Despite the reservations offered by some researchers, Avery, MacLeod, and McCarty's work prompted further research on nucleic acids. Avery's laboratory continued to work on transformation, and other researchers showed that the process was not unique to pneumococci but also occurred in other bacterial species. Upon reading the 1944 paper, biochemist Erwin Chargaff changed the focus of his laboratory work from lipoproteins to nucleic acids. By 1950, he had discovered that while DNA was similar from cell to cell within any particular species, the proportions of the four organic bases (adenine, cytosine, guanine, and thymine) differ widely from species to species. This indicated that DNA possessed more complexity than previously suspected. In 1952, Alfred Hershey and Martha Chase reported the results of their experiments on bacteriophages (viruses which infect bacteria). Phages consist of little more than DNA and protein, and Hershey and Chase showed that during the process of infection, only the phage's DNA enters the bacterial cell. While Hershey and Chase's experiment was not as carefully conceived and executed as Avery's had been, their demonstration that DNA was the material responsible for viral replication was seen by many as the final confirmation that DNA encoded hereditary information. The work which began with Avery's identification of DNA as the "transforming principle" thus led to research that overturned the old conception of DNA as a repetitive and simple molecule, confirmed DNA's role in genetic transmission, and, with James Watson and Francis Crick's 1953 paper, elucidated its structure with its genetic implications.
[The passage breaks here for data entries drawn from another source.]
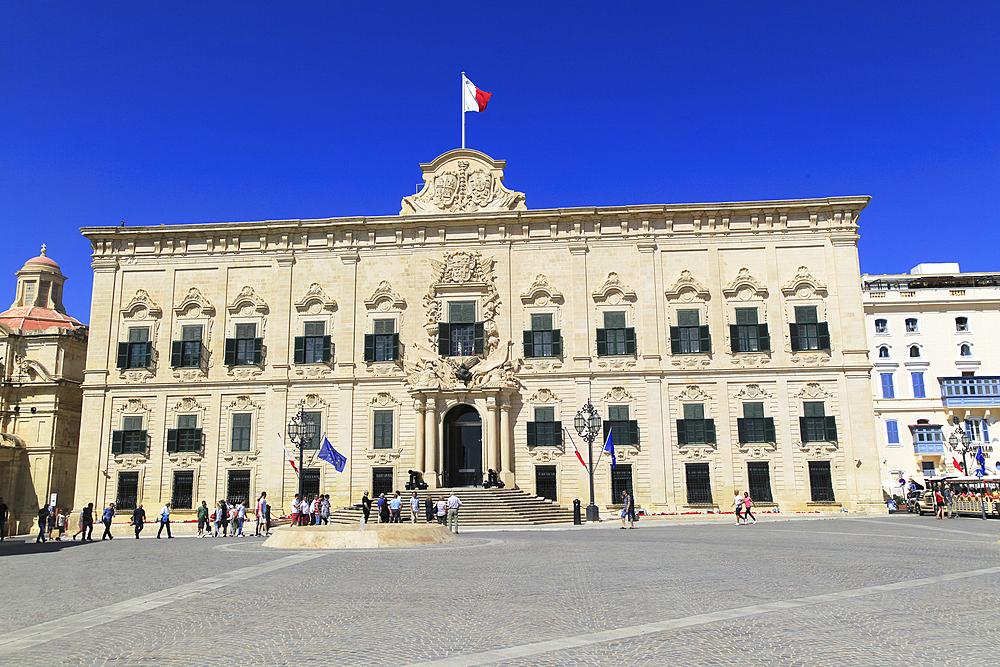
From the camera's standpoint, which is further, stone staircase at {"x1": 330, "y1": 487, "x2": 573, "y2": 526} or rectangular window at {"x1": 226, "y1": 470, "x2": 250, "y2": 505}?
rectangular window at {"x1": 226, "y1": 470, "x2": 250, "y2": 505}

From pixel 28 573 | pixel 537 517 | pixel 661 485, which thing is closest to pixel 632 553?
pixel 28 573

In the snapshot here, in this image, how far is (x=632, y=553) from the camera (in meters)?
16.8

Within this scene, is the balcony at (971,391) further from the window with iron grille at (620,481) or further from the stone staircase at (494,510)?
the stone staircase at (494,510)

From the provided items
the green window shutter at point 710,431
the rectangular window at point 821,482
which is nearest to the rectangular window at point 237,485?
the green window shutter at point 710,431

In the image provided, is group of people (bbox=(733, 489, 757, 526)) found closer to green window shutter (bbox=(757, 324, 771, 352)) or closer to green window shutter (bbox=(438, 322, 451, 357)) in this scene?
green window shutter (bbox=(757, 324, 771, 352))

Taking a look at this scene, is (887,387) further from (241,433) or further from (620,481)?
(241,433)

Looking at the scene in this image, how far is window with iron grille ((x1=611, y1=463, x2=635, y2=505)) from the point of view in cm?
3544

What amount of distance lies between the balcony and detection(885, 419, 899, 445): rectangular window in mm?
3223

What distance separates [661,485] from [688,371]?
5.48 m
While the immense significance of Avery's discovery is unquestionable, the reception of the discovery by other scientists at the time is a much debated question. It is important to note that the paper was released in 1944, at the height of World War II, which impeded international exchange between scientists. Also, the readership of the Journal of Experimental Medicine, in which most of Avery's scientific papers were published, was limited and never widely read by the geneticists and general biologists who would have immediately grasped the article's implications. Nobel Prize winner Joshua Lederberg has written, "There has been considerable interest on the part of historians and social scientists in the way in which the revolutionary findings of the role of DNA were understood, skeptically questioned, and finally accepted by the scientific community." Lederberg added that, despite initial skepticism and the limited circulation of the journal, the 1944 article was widely read. By 1954, the original article had been cited over three hundred times, and the elaborative articles that McCarty and Avery produced between 1944 and 1946 enjoyed even greater circulation among geneticists.

When Avery and his colleagues identified DNA as the "transforming principle" in the early 1940s, they resolved one of the fundamental problems in biological science. At the same time, that discovery launched the field of molecular biology and marked the start of the contemporary era in genetics. Through his dedicated study of a single type of bacteria--the pneumococcus--Avery advanced biological and medical science, providing knowledge and insight that could be applied to the study of all living things.